Choosing to create an estate plan is one of the best things you can do for yourself and your family, especially if you are a baby boomer approaching retirement age. Without an estate plan you leave many of your life’s most important decisions without clear answers or guidance. Once you are gone, your family will be forced to deal with these questions without your help, a situation that can often lead to family conflict.
But knowing that you should create an estate plan and understanding exactly what you will be creating are two different things. For many people new to the estate planning process, it can be a great benefit to first provide some basic knowledge that you will need as you go about the process. Educating yourself is important, and coming to your first estate planning meeting with some idea about what will take place will make you feel much more comfortable with your plan, your attorney, and the steps you will take in the future.
Question 1. What is estate planning?
You have an estate whether you realize it or not. An estate is simply a collection of all the property you own. If you die, or become incapacitated, it will fall to someone else to manage that property. This is what estate planning is all about. Preparing for the transfer of your estate to new owners, or for the management of your estate while you are incapacitated, is what you do when you create your estate plan.
Question 2. Who needs an estate plan?
Every capable adult. As soon as you turn 18, even though you may not own much property, you need an estate plan. As you get older and acquire more things, your need for an estate plan only grows.

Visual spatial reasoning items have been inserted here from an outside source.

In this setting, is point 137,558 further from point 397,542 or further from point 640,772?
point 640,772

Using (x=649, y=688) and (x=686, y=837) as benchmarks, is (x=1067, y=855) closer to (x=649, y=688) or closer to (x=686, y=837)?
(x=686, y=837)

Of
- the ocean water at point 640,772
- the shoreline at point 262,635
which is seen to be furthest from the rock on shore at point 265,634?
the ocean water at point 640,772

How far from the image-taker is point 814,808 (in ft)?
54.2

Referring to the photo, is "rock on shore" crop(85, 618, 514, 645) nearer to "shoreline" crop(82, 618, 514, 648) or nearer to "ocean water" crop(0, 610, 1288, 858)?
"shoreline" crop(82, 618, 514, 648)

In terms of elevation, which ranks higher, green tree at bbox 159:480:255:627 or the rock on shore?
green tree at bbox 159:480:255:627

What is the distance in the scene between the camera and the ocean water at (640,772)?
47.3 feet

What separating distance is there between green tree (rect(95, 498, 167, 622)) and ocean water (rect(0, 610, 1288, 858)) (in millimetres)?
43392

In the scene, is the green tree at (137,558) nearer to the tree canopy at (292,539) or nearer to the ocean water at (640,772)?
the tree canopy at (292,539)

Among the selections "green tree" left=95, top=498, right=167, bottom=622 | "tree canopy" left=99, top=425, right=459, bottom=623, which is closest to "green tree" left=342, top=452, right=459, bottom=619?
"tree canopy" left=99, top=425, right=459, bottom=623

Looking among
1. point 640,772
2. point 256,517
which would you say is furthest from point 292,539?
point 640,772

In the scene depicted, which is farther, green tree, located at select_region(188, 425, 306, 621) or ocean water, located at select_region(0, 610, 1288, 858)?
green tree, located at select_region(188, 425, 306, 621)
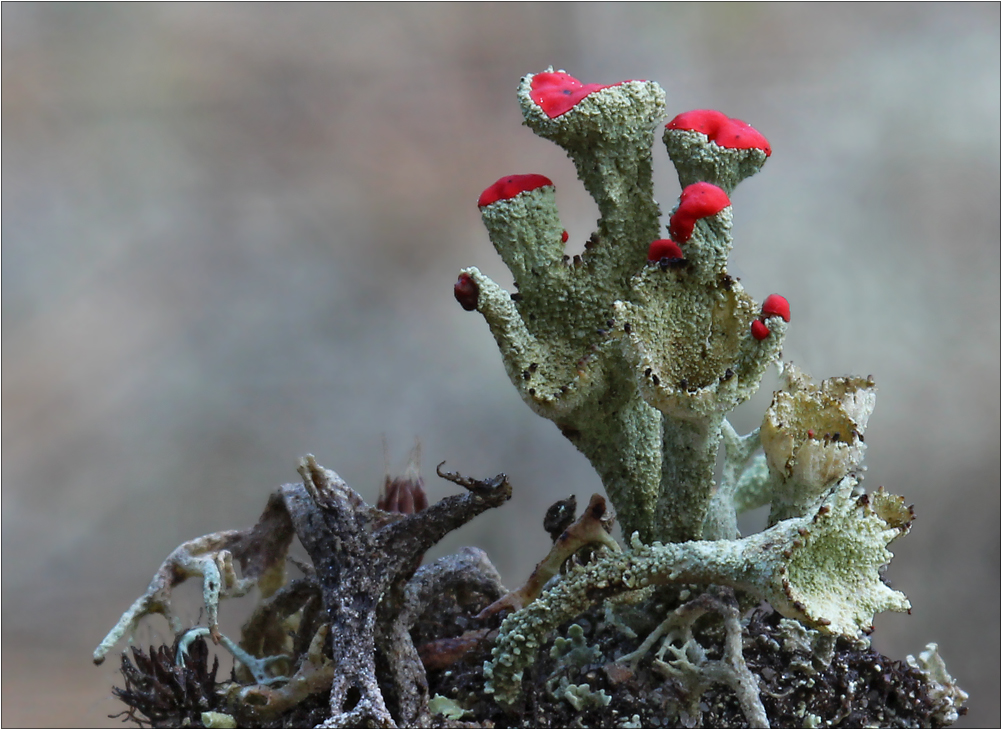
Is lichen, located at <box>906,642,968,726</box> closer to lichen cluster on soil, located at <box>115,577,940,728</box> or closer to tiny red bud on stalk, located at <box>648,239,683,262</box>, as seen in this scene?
lichen cluster on soil, located at <box>115,577,940,728</box>

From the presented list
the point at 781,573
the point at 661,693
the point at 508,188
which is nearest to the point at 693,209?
the point at 508,188

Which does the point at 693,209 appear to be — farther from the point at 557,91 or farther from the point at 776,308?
the point at 557,91

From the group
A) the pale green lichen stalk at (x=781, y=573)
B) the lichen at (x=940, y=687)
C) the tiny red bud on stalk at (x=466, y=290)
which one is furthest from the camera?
the lichen at (x=940, y=687)

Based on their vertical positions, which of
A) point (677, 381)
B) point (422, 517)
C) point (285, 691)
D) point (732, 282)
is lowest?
point (285, 691)

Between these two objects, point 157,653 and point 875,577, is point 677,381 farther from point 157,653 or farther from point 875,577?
point 157,653

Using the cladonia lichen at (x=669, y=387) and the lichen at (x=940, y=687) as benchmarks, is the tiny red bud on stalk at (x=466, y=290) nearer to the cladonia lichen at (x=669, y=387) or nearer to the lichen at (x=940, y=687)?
the cladonia lichen at (x=669, y=387)

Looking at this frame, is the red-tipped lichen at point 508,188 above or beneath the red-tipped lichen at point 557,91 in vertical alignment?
beneath

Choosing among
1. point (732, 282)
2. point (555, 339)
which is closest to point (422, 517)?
point (555, 339)

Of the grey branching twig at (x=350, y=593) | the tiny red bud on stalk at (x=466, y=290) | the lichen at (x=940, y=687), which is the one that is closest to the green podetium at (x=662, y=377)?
the tiny red bud on stalk at (x=466, y=290)
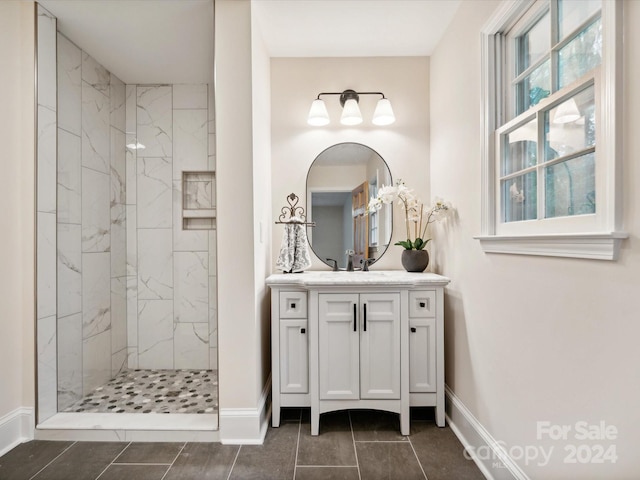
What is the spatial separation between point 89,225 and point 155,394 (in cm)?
132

But regardless of your age, there are certain decisions that only you as an adult get to make. For example, only you can decide the kind of medical treatment you do or do not wish to receive. When you create an estate plan you will create tools that ensure your wishes are honored should you become incapacitated. If you don’t make a plan, you leave it to someone else to make those choices for you.
Question 3. If I don’t have an estate plan, who makes my estate planning decisions?
That depends on your circumstances. For example, if you are incapacitated, someone will have to make decisions about medical choices for you. That person could be your wife, your parents, or even your adult children. In other situations, you might want to leave your property to someone after you die, but if you don’t make an estate plan, the laws of the state of New York direct who will inherit it.